When a star explodes at the end of its lifetime, it smears the elements forged in its heart across vast stretches of space. The results, dramatic designs of gas and dust known as supernova remnants, contain structures that have long puzzled researchers. But supernovae occur in the Milky Way only once or twice a century, often without warning, making it difficult to study their initial moments. Researchers have modeled these events through simulations, but computing limitations require them to make assumptions about the finer details.
Researchers at the Georgia Institute of Technology hope to change that with a new experiment to look at how gases in a supernova might mix, confirming and helping to refine previous simulations. Their wedge-shaped apparatus—which they sometimes call “supernova pizza”—is about four feet wide at the top and roughly the thickness of a double door, enclosing two separated, inert gases. Its shape lets it re-create physical dynamics as they would occur within a slice of a cylinder or sphere in space. The team sets off commercial detonators at the point of the wedge, which mimics the center of a supernova, and the blast waves mix the two gases. A high-speed camera snaps images of the process every 0.1 millisecond, revealing the equivalent of roughly the first hour after a supernova explosion. The researchers described the experiment in June in the Astrophysical Journal.
The team observed how small perturbations along the line where the two gases meet are amplified by the push-and-pull nature of the blast waves, forming mushroom-shaped disturbances that quickly grow larger. These curls of gas create turbulence, eventually forming low-density bubbles and long, high-density spikes. If a spike travels fast enough, it can break off and accelerate like a bullet to pierce several layers of gas.
Researchers have puzzled over outflows of heavy elements that come from deep within supernova explosions and behave similarly to those spikes. “It isn't clear if we're seeing something due to the intrinsic, asymmetric nature of the explosion or if it's actually due to the turbulence happening,” says Anthony Piro, a supernova theorist at Carnegie Observatories in Pasadena, Calif., who was not involved in the research. The new study illustrates how strong an effect turbulence might have, Piro says, although further checks are necessary to understand the model's limitations.
Most supernova models incorporate basic assumptions about what happens at the smaller scales to avoid weeks of extra computational time, Piro says. The new research helps to evaluate such assumptions. Scientists now “can see different, smaller-scale structures evolve,” says Carolyn Kuranz, a physicist at University of Michigan, who was also not involved in the work. The structures created by the experiment resemble what she has seen while investigating how plasmas mix: “Theory predicted that they should be similar, and [the researchers] found them to be.”
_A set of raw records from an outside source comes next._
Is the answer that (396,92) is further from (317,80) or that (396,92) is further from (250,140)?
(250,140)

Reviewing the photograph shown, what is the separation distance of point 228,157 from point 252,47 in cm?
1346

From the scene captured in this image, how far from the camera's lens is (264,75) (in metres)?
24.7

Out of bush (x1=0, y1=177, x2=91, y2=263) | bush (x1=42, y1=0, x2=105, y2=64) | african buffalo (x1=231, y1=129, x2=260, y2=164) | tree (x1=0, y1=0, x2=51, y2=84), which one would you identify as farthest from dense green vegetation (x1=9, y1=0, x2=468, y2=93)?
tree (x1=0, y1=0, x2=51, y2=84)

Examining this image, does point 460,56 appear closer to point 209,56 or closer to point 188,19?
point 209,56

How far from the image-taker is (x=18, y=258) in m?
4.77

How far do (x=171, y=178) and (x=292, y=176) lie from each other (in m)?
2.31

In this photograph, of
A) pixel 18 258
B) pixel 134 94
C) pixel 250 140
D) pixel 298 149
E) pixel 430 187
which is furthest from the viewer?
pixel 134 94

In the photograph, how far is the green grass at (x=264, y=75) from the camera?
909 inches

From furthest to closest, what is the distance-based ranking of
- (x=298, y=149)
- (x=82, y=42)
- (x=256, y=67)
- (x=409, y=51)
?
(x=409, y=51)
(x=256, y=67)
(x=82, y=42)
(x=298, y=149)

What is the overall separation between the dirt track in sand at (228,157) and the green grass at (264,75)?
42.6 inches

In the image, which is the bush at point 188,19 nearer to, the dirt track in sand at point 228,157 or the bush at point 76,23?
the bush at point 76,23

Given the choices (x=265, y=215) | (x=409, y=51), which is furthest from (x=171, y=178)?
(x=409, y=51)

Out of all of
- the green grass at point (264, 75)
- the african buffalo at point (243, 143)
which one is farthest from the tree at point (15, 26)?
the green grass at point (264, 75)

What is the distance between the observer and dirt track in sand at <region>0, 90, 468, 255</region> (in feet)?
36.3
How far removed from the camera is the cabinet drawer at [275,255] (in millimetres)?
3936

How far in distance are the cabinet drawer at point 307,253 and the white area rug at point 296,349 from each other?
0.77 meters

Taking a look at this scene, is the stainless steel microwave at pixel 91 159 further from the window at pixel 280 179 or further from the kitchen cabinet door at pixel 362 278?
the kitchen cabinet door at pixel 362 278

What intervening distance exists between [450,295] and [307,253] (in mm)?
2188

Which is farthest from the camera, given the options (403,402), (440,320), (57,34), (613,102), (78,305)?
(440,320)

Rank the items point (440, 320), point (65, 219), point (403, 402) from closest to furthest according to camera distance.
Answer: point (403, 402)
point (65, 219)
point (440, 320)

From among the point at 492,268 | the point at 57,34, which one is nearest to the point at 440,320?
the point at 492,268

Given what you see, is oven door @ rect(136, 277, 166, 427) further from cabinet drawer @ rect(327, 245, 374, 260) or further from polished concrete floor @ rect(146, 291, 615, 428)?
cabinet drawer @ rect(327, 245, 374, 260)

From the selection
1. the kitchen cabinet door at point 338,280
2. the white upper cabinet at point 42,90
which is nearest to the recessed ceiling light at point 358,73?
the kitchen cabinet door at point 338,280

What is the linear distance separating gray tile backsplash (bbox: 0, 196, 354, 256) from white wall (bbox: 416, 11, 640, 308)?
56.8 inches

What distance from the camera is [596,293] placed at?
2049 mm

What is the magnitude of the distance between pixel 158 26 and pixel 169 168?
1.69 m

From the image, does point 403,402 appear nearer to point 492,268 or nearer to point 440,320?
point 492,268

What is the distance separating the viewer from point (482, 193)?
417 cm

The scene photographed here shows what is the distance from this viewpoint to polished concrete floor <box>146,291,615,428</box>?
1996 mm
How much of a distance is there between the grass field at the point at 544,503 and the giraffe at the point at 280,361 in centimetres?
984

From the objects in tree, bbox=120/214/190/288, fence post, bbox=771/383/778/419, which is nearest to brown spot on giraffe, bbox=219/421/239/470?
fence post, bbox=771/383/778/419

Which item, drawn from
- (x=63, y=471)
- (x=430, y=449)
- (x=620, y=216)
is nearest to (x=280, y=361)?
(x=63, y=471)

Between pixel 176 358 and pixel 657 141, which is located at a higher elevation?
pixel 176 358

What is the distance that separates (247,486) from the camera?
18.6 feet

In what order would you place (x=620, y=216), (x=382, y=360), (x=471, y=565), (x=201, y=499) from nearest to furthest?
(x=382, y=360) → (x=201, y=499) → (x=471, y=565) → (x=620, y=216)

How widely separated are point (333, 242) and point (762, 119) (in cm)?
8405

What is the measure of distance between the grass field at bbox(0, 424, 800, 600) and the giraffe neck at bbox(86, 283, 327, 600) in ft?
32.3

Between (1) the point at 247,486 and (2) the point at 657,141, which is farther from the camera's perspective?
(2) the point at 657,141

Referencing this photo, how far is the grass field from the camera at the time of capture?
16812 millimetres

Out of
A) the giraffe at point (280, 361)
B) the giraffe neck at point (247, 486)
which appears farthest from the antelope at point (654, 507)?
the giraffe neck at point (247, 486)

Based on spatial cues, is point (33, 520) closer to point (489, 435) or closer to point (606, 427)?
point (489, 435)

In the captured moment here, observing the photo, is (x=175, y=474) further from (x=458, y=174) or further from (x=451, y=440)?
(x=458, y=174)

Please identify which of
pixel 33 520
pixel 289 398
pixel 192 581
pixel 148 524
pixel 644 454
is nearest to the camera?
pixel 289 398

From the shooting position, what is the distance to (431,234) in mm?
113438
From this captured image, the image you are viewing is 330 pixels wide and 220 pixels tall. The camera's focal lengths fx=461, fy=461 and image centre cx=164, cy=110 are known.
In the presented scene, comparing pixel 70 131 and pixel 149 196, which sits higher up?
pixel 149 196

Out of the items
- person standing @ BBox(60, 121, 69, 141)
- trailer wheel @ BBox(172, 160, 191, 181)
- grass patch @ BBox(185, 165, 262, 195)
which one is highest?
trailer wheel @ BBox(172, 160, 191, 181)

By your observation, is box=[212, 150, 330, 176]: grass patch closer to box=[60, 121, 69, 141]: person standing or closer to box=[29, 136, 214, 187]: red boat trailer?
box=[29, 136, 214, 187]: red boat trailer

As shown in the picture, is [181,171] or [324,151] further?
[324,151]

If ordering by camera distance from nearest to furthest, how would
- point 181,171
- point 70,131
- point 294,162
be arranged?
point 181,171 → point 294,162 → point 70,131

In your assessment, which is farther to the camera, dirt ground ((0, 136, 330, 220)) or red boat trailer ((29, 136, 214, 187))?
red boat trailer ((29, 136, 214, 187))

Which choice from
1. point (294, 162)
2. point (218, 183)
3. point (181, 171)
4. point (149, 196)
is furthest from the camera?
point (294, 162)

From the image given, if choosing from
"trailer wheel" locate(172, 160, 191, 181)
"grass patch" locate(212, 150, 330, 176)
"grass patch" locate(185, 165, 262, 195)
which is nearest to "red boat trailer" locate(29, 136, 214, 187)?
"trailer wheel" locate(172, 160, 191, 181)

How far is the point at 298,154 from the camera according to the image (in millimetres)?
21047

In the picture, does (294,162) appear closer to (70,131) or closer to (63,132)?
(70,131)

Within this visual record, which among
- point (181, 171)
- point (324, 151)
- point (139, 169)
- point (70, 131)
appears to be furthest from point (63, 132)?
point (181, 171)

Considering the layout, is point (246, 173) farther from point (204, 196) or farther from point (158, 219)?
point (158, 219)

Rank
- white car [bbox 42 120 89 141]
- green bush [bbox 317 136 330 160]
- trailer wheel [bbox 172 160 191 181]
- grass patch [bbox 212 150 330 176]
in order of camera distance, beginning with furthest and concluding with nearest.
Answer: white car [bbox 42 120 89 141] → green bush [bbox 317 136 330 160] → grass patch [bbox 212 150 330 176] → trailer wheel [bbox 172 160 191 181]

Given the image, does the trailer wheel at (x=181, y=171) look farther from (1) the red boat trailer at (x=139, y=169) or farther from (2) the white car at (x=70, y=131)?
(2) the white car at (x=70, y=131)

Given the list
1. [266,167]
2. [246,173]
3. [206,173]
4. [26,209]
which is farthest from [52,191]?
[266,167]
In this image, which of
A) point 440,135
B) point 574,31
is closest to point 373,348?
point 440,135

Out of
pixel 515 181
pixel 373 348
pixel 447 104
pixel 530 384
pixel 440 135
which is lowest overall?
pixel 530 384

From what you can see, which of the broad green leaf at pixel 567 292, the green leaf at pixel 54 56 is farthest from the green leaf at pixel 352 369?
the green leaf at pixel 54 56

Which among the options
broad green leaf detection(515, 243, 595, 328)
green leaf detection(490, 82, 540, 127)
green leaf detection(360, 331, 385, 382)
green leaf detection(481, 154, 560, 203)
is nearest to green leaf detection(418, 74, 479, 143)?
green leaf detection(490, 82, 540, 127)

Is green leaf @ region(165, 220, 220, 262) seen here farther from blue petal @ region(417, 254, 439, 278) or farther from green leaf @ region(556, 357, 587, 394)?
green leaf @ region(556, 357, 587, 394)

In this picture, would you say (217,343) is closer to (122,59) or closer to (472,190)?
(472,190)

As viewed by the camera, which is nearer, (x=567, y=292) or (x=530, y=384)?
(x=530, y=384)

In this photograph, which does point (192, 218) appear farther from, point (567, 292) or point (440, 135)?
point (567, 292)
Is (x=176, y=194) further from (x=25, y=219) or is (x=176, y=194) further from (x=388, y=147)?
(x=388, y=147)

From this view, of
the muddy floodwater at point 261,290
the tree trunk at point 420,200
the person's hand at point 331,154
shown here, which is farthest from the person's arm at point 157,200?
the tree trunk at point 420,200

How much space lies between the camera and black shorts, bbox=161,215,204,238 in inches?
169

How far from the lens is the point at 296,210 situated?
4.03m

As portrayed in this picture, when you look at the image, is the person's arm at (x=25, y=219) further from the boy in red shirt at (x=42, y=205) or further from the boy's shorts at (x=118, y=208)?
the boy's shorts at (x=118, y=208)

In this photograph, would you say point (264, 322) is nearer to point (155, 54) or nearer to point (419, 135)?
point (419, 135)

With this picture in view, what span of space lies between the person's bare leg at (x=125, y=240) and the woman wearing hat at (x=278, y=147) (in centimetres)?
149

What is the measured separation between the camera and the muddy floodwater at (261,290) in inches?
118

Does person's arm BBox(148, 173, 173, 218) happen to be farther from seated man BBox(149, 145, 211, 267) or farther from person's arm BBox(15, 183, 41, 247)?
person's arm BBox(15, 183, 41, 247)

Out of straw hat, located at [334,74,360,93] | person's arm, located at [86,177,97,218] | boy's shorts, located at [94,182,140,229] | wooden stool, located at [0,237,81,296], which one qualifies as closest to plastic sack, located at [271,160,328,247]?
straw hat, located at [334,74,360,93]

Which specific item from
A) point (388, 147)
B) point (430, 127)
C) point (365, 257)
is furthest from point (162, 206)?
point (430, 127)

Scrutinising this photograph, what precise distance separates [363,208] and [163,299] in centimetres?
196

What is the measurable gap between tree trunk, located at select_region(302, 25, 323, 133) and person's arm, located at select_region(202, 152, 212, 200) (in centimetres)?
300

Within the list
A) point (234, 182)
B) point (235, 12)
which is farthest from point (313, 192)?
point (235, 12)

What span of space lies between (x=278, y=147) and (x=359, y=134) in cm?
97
According to Piro, the experiment provides “an amazing confirmation of a lot of the physics” involved in supernovae. He says it will help calibrate the models he works with while giving scientists a better understanding of supernova and remnant observations.
Building a supernova-in-a-box came with its own challenges. Earth's gravity is much weaker than a dying star's, and tiny commercial blasters produce far less energy. But “even though the explosive pop is smaller, the other things we are dealing with are also smaller, so the ratios match,” says Benjamin Musci, a Georgia Tech graduate student and the study's lead author.
Preventing gases from bouncing off the experiment's sidewalls, which obviously do not exist in space, “was a long and arduous battle,” Musci says. It took him nearly a year to figure out a surprisingly simple solution: lining the walls with packing foam from a new computer's box. The material absorbs the gases, stopping them from reflecting. “This foam gets blown to bits every so often by the explosive, so it slows down our run time,” he adds. “But without it the physics would be completely different.”
Another concern is dimensionality. Piro notes that gases expanding in two dimensions tend to act differently than they would in three, creating larger eddies and taking longer to break apart. This is something the researchers may work on in the future.
Previous supernova experiments have been performed at larger scales, says the study's principal investigator, Georgia Tech astrophysicist Devesh Ranjan. Sites such as Lawrence Livermore National Laboratory train dozens of lasers on material the size of a pencil eraser, evaporating it to trigger an impressive blast. The trade-off comes in the amount of detail, Ranjan says: the bigger experiments generate few images, with only fleeting glimpses of the structures produced. But the supernova pizza manages 200 shots in a few seconds as the gases mix. “What our experiment provides is a dynamic view of the whole process,” Ranjan says. By combining insights from both kinds of experiments, “we should be able to say something jointly about what's going on in a real-life supernova.”
Piro is not surprised that the team's experiment is the first of its kind. “You have to be an expert in all different types of experimental techniques to put this all together,” he says. “The creativity of this group in trying to address these problems in a laboratory setting is really inspiring to see.”
Combining this study with others that probe different aspects of supernovae, along with evolving models, will help researchers eventually tease out details they cannot observe when a real star explodes. “If a universal model that describes what is occurring on different scales is the overall goal,” Kuranz says, “using these experiments—especially at different scales and under different conditions—can help push toward that.”